GOAL
Locate each line in the rows below that contains the word "instances", and copy those lines.

Dataset items
# # # # # # #
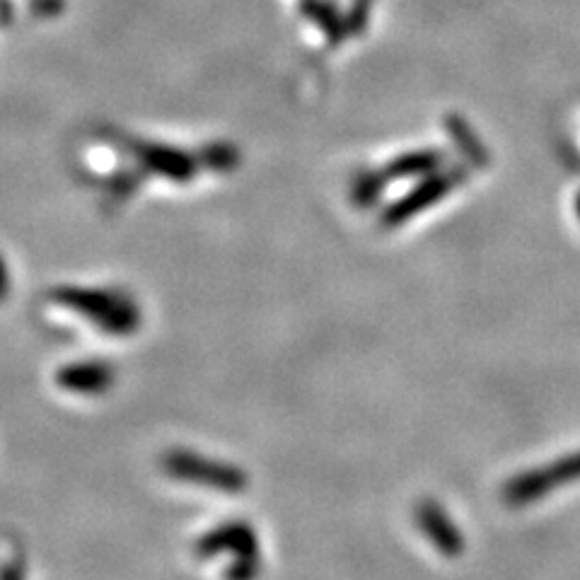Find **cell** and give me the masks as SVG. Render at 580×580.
I'll use <instances>...</instances> for the list:
<instances>
[{"instance_id":"52a82bcc","label":"cell","mask_w":580,"mask_h":580,"mask_svg":"<svg viewBox=\"0 0 580 580\" xmlns=\"http://www.w3.org/2000/svg\"><path fill=\"white\" fill-rule=\"evenodd\" d=\"M438 153H414V155H406V158L397 160L392 165V174L394 177H406V174H423V172H431L438 167Z\"/></svg>"},{"instance_id":"7a4b0ae2","label":"cell","mask_w":580,"mask_h":580,"mask_svg":"<svg viewBox=\"0 0 580 580\" xmlns=\"http://www.w3.org/2000/svg\"><path fill=\"white\" fill-rule=\"evenodd\" d=\"M165 469L172 477L194 481L199 486L218 491H240L245 489V474L240 469L228 467L223 462H213L208 457L191 455V452H172L167 455Z\"/></svg>"},{"instance_id":"3957f363","label":"cell","mask_w":580,"mask_h":580,"mask_svg":"<svg viewBox=\"0 0 580 580\" xmlns=\"http://www.w3.org/2000/svg\"><path fill=\"white\" fill-rule=\"evenodd\" d=\"M580 479V452L554 462L549 469H532V472L520 474L506 486V501L510 506H527L539 496H547L556 486H564L568 481Z\"/></svg>"},{"instance_id":"277c9868","label":"cell","mask_w":580,"mask_h":580,"mask_svg":"<svg viewBox=\"0 0 580 580\" xmlns=\"http://www.w3.org/2000/svg\"><path fill=\"white\" fill-rule=\"evenodd\" d=\"M416 520H419L423 535H428V539L435 544V549H440L448 556L460 554L462 551L460 532H457V527L452 525L448 515L435 506L433 501L421 503L419 510H416Z\"/></svg>"},{"instance_id":"9c48e42d","label":"cell","mask_w":580,"mask_h":580,"mask_svg":"<svg viewBox=\"0 0 580 580\" xmlns=\"http://www.w3.org/2000/svg\"><path fill=\"white\" fill-rule=\"evenodd\" d=\"M576 211H578V218H580V194H578V199H576Z\"/></svg>"},{"instance_id":"5b68a950","label":"cell","mask_w":580,"mask_h":580,"mask_svg":"<svg viewBox=\"0 0 580 580\" xmlns=\"http://www.w3.org/2000/svg\"><path fill=\"white\" fill-rule=\"evenodd\" d=\"M112 368L107 363H78V365H68L66 370L58 373V382L63 385V390H71L78 394H97L104 392L109 385H112Z\"/></svg>"},{"instance_id":"8992f818","label":"cell","mask_w":580,"mask_h":580,"mask_svg":"<svg viewBox=\"0 0 580 580\" xmlns=\"http://www.w3.org/2000/svg\"><path fill=\"white\" fill-rule=\"evenodd\" d=\"M457 174H440V177H431V179H426V184L423 187H419L414 191V194L409 196V199H404V201H399L397 206L392 208L390 211V216H387L385 220L387 223H402V220H406L409 216H414L416 211H421L423 206H431V203H435L440 199L443 194H448V191L455 187L457 184Z\"/></svg>"},{"instance_id":"ba28073f","label":"cell","mask_w":580,"mask_h":580,"mask_svg":"<svg viewBox=\"0 0 580 580\" xmlns=\"http://www.w3.org/2000/svg\"><path fill=\"white\" fill-rule=\"evenodd\" d=\"M5 290H8V271H5L3 259H0V298L5 295Z\"/></svg>"},{"instance_id":"6da1fadb","label":"cell","mask_w":580,"mask_h":580,"mask_svg":"<svg viewBox=\"0 0 580 580\" xmlns=\"http://www.w3.org/2000/svg\"><path fill=\"white\" fill-rule=\"evenodd\" d=\"M63 305L73 307V312L95 322L102 332L129 334L138 327V307L126 295L107 293V290L71 288L56 295Z\"/></svg>"}]
</instances>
# # # # # # #
COMPLETE ANSWER
I'll use <instances>...</instances> for the list:
<instances>
</instances>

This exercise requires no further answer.